Published Web Locationhttps://doi.org/10.1016/j.jpedsurg.2015.03.033
To address the specialized needs of injured children, pediatric trauma centers (PTCs) were established at many large, academic hospitals. This study explores clinical outcomes observed for injured children treated at an academic-sponsored community facility.In partnership with an academic medical center in a major metropolitan area, a not-for-profit community hospital became a designated Level II PTC in October 2010. Data for injured children <15 years old treated prior to PTC designation from January 2000 to September 2010 were prospectively collected using the Trauma and Emergency Medicine Information System and compared to data collected after PTC designation from January 2011 to December 2013.Overall, 681 injured children were treated at the community hospital from January 2011 to December 2013. Children treated after PTC designation were less likely to undergo computed tomography (CT) (50.9% vs. 81.3%, p<0.01), even when controlling for age, gender, injury type, injury severity, and year (OR 0.18, 95%CI 0.08-0.37).
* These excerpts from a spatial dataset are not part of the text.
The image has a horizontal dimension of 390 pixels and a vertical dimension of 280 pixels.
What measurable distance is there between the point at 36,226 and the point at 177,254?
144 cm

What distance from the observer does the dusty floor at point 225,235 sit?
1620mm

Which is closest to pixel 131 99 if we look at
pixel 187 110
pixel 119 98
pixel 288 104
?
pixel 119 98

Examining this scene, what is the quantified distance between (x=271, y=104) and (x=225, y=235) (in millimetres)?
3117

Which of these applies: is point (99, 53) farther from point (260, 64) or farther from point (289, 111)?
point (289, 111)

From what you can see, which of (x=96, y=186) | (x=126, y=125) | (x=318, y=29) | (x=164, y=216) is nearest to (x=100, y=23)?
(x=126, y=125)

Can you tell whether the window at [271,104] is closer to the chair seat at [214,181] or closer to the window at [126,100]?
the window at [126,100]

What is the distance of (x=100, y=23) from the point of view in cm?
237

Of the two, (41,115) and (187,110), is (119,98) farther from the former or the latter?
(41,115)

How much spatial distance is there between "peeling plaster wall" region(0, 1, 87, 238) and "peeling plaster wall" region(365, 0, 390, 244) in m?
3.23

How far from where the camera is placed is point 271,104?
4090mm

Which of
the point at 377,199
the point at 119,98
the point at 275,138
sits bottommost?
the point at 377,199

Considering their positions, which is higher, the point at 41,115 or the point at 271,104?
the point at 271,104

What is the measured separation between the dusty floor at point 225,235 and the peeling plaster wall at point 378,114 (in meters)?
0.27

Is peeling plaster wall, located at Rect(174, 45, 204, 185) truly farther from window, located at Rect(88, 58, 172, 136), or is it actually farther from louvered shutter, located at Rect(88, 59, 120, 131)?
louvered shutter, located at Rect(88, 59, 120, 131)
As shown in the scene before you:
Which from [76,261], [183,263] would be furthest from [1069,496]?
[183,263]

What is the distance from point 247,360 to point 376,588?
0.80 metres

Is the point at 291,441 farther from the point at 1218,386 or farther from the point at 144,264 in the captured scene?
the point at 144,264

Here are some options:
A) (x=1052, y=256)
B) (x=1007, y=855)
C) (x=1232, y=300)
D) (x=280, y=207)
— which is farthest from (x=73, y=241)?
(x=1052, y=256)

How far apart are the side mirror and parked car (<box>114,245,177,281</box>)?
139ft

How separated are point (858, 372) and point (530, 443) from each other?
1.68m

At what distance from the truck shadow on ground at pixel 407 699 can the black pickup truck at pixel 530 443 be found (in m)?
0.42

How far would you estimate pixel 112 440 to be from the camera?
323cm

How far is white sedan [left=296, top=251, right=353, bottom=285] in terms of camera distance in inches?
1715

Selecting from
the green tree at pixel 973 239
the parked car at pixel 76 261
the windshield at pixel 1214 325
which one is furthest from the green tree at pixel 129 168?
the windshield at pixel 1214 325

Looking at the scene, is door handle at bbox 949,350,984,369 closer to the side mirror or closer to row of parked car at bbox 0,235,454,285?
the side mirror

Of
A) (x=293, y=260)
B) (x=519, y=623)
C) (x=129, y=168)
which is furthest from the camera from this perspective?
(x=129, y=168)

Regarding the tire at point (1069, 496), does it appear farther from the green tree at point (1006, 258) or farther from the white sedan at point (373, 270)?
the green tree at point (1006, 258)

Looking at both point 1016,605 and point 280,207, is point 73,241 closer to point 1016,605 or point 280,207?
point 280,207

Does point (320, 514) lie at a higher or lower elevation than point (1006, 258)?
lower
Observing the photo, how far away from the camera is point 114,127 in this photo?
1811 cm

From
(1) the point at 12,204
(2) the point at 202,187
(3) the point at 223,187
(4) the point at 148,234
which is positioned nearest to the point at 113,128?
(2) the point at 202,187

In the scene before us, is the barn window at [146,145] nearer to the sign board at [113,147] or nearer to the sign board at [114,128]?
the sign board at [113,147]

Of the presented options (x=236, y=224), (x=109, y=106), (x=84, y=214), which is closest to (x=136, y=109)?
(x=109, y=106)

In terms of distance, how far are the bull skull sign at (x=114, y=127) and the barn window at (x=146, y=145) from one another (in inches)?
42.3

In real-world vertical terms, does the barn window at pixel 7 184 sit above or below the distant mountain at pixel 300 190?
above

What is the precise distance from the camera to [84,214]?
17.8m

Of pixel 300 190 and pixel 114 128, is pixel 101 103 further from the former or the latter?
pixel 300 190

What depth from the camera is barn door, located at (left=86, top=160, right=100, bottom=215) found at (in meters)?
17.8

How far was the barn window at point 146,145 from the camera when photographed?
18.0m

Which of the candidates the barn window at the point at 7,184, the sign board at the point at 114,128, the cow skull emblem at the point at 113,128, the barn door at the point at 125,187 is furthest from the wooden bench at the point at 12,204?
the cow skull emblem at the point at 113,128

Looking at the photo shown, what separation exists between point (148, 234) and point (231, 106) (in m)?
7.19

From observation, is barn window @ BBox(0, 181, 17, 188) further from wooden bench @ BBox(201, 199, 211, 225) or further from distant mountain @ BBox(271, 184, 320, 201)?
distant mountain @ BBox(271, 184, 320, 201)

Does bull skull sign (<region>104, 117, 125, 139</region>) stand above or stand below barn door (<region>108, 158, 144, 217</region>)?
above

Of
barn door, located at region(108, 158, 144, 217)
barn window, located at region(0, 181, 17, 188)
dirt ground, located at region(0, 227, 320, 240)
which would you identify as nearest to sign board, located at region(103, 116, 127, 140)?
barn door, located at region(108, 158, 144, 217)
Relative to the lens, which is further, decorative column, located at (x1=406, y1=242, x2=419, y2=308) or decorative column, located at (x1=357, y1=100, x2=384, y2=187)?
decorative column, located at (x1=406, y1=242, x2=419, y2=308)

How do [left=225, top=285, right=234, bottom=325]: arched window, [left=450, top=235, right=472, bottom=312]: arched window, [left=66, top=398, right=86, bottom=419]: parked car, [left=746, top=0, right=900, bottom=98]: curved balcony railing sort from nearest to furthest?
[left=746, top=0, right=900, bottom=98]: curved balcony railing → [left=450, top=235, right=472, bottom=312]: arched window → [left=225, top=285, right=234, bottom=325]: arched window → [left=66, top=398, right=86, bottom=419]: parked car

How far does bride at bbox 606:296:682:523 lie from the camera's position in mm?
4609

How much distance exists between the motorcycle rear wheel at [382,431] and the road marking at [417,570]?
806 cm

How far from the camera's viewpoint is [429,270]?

Specifically, fewer head (45.7% vs. 68.7%, p<0.01) and abdominal CTs (13.2% vs. 26.5%, p<0.01) were performed. Hospital length of stay was significantly shorter (2.8 ± 3.7 days vs. 3.7 ± 5.9 days, p<0.01). Mortality was low overall, but also decreased after PTC designation (0.4% vs. 2.0%, p=0.02).These results indicate that academic-community partnerships in pediatric trauma care are a feasible alternative and may lead to improved outcomes for injured children.